Healthy Relationship Tip No. 2
So what's healthy and what's unhealthy? How do we make sure we get what we deserve in both friendships and romantic relationships? Well, it starts with four basic principles:
RESPECT. When two people are in a relationship, there should be mutual respect for each person as an individual, and for the joy that is created when they come together. A healthy partnership means learning about the other person and valuing what is important to him or her.
HONESTY. Most people would agree that honesty is crucial to any relationship. At the same time, true honesty about our thoughts and feelings about what we want to happen in the relationship, is a challenge to accomplish.
TRUST. Trust means you can count on each other and that the other person will be there for you.
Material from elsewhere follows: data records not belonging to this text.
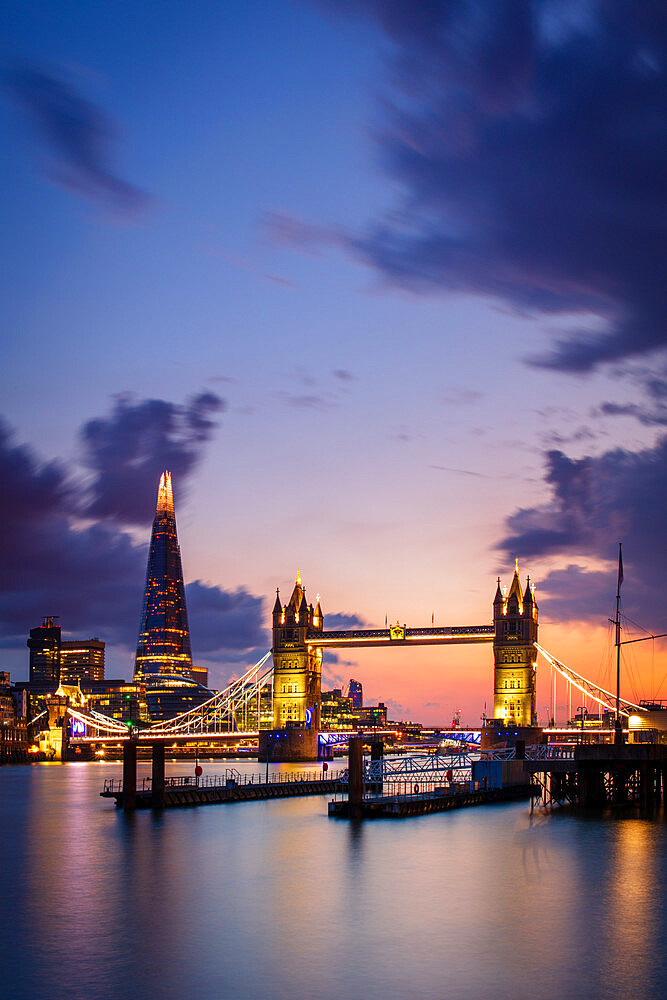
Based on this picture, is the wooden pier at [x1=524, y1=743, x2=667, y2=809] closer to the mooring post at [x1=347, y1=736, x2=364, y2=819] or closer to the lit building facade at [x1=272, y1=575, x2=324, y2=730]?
the mooring post at [x1=347, y1=736, x2=364, y2=819]

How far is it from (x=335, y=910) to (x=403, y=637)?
129509 mm

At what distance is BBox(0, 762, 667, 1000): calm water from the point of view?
102 feet

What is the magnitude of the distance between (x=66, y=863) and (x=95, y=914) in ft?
46.5

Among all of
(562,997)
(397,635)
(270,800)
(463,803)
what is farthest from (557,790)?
(397,635)

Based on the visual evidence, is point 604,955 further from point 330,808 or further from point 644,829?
point 330,808

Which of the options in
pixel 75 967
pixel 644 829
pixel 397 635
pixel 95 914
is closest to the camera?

Trust doesn't come easy, and for most people, needs to be earned over time.
COMMUNICATION. Communication is critical to the other three ingredients. It is how we show our respect, honesty, and trust. Listening to others and really "hearing them," so we respond and follow through on what they are requesting, is a sign of a strong relationship.
PAST CLUES
Clue No. 1
Monday, Feb. 11
Every healthy relationship must find a way to meet in the middle. The heart is neither north, south, east nor west.
Healthy Relationship Tip No. 1
Relationships can be challenging and confusing. So it is important to be clear on what you want and need.
Think of friends you have had. What qualities were most important to you? You might want a friend who you can trust with your most private thoughts and feelings or someone who is fun to be with. Maybe you want a friend who shares values that are important to you.
The qualities you think of will include the qualities to look for in any important relationship. These will probably be qualities that others will look for in you as well.